Caro don Vincenzo, questa sera ripetiamo insieme quasi litanicamente: “eccomi Signore, sono a Tua disposizione, fa’ di me l’epifania del tuo amore per la Comunità che mi è affidata”. E aggiungiamo il “magnificat” per cantare la lode al Signore e per la Misericordia con cui perdona le fragilità che sperimentiamo nel ministero.

Al mio rendimento di grazie aggiungo che questi due anni sono stati vissuti con grande intensità interiore e sono volati. Sorpresa e stupore hanno accompagnato i miei giorni con una certezza: se il Signore mi vuole Vescovo della Diocesi di Cassano all’Jonio, la Sua grazia non viene mai meno, mi fa sentire l’abbraccio del Suo amore tutto speciale che mi porta a dire con entusiasmo, questa sera, dinanzi a voi, carissimi confratelli, e popolo di Dio: sono sempre più disponibile a donare senza riserve la mia vita per ciascuno e per tutti, senza risparmiarmi, consapevole che appartengo a Cristo, il Pastore bello, e a tutti voi.

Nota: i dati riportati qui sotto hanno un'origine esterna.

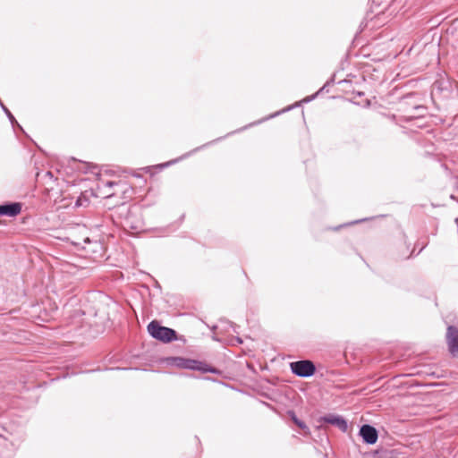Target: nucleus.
<instances>
[{
    "mask_svg": "<svg viewBox=\"0 0 458 458\" xmlns=\"http://www.w3.org/2000/svg\"><path fill=\"white\" fill-rule=\"evenodd\" d=\"M98 188L106 198L119 197L123 199H128L136 193L135 189L125 181L101 182Z\"/></svg>",
    "mask_w": 458,
    "mask_h": 458,
    "instance_id": "obj_1",
    "label": "nucleus"
},
{
    "mask_svg": "<svg viewBox=\"0 0 458 458\" xmlns=\"http://www.w3.org/2000/svg\"><path fill=\"white\" fill-rule=\"evenodd\" d=\"M148 331L151 336L164 343H169L176 339V333L174 330L162 327L156 320H153L148 324Z\"/></svg>",
    "mask_w": 458,
    "mask_h": 458,
    "instance_id": "obj_2",
    "label": "nucleus"
},
{
    "mask_svg": "<svg viewBox=\"0 0 458 458\" xmlns=\"http://www.w3.org/2000/svg\"><path fill=\"white\" fill-rule=\"evenodd\" d=\"M292 371L299 377H310L315 373L316 368L312 361L305 360L290 364Z\"/></svg>",
    "mask_w": 458,
    "mask_h": 458,
    "instance_id": "obj_3",
    "label": "nucleus"
},
{
    "mask_svg": "<svg viewBox=\"0 0 458 458\" xmlns=\"http://www.w3.org/2000/svg\"><path fill=\"white\" fill-rule=\"evenodd\" d=\"M448 350L453 355L458 353V329L453 326L448 327L446 332Z\"/></svg>",
    "mask_w": 458,
    "mask_h": 458,
    "instance_id": "obj_4",
    "label": "nucleus"
},
{
    "mask_svg": "<svg viewBox=\"0 0 458 458\" xmlns=\"http://www.w3.org/2000/svg\"><path fill=\"white\" fill-rule=\"evenodd\" d=\"M175 362L178 367L184 369H196L204 372L213 371L207 365L194 360L176 359Z\"/></svg>",
    "mask_w": 458,
    "mask_h": 458,
    "instance_id": "obj_5",
    "label": "nucleus"
},
{
    "mask_svg": "<svg viewBox=\"0 0 458 458\" xmlns=\"http://www.w3.org/2000/svg\"><path fill=\"white\" fill-rule=\"evenodd\" d=\"M360 434L367 444L373 445L377 440V432L376 428L370 425H363L360 428Z\"/></svg>",
    "mask_w": 458,
    "mask_h": 458,
    "instance_id": "obj_6",
    "label": "nucleus"
},
{
    "mask_svg": "<svg viewBox=\"0 0 458 458\" xmlns=\"http://www.w3.org/2000/svg\"><path fill=\"white\" fill-rule=\"evenodd\" d=\"M21 211V205L20 203H11L6 205H0V216H6L14 217Z\"/></svg>",
    "mask_w": 458,
    "mask_h": 458,
    "instance_id": "obj_7",
    "label": "nucleus"
},
{
    "mask_svg": "<svg viewBox=\"0 0 458 458\" xmlns=\"http://www.w3.org/2000/svg\"><path fill=\"white\" fill-rule=\"evenodd\" d=\"M325 421L333 425H336L343 430H345L347 428L346 421L341 417L329 416L325 418Z\"/></svg>",
    "mask_w": 458,
    "mask_h": 458,
    "instance_id": "obj_8",
    "label": "nucleus"
},
{
    "mask_svg": "<svg viewBox=\"0 0 458 458\" xmlns=\"http://www.w3.org/2000/svg\"><path fill=\"white\" fill-rule=\"evenodd\" d=\"M288 415L291 417L292 420L295 423V425L297 427H299L301 429H302L305 434H309L310 433L309 428L306 426V424L303 421L300 420L296 417L294 411H288Z\"/></svg>",
    "mask_w": 458,
    "mask_h": 458,
    "instance_id": "obj_9",
    "label": "nucleus"
},
{
    "mask_svg": "<svg viewBox=\"0 0 458 458\" xmlns=\"http://www.w3.org/2000/svg\"><path fill=\"white\" fill-rule=\"evenodd\" d=\"M84 242H89V238H86V239L84 240Z\"/></svg>",
    "mask_w": 458,
    "mask_h": 458,
    "instance_id": "obj_10",
    "label": "nucleus"
}]
</instances>
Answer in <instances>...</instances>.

Essere Episcopus, etimologicamente “sorvegliante”, significa per me essere nella disposizione d’animo di Cristo, custodire la proprietà di Dio, averne cura, lottare affinché altri non si impossessino delle persone che sono nella Chiesa, affinché non dominino i nostri pensieri e i nostri desideri ma resti presente la Sua luce, e sempre e di nuovo si palesi agli uomini la Sua strada (cfr. Benedetto XIV, Il servizio episcopale).

La Chiesa non è mia, non è nostra, la Chiesa è di Cristo!

Ho  soltanto un grande desiderio: essere trasparenza di Cristo per tutti voi e portare tutti voi a Cristo.

   Francesco Savino

(Nella foto in evidenza, un momento dell’ordinazione episcopale di mons. Savino, avvenuta a Bitonto il 2 maggio 2015. Nelle altre foto, di Mariella Di Giuseppe, alcuni momenti della celebrazione odierna.)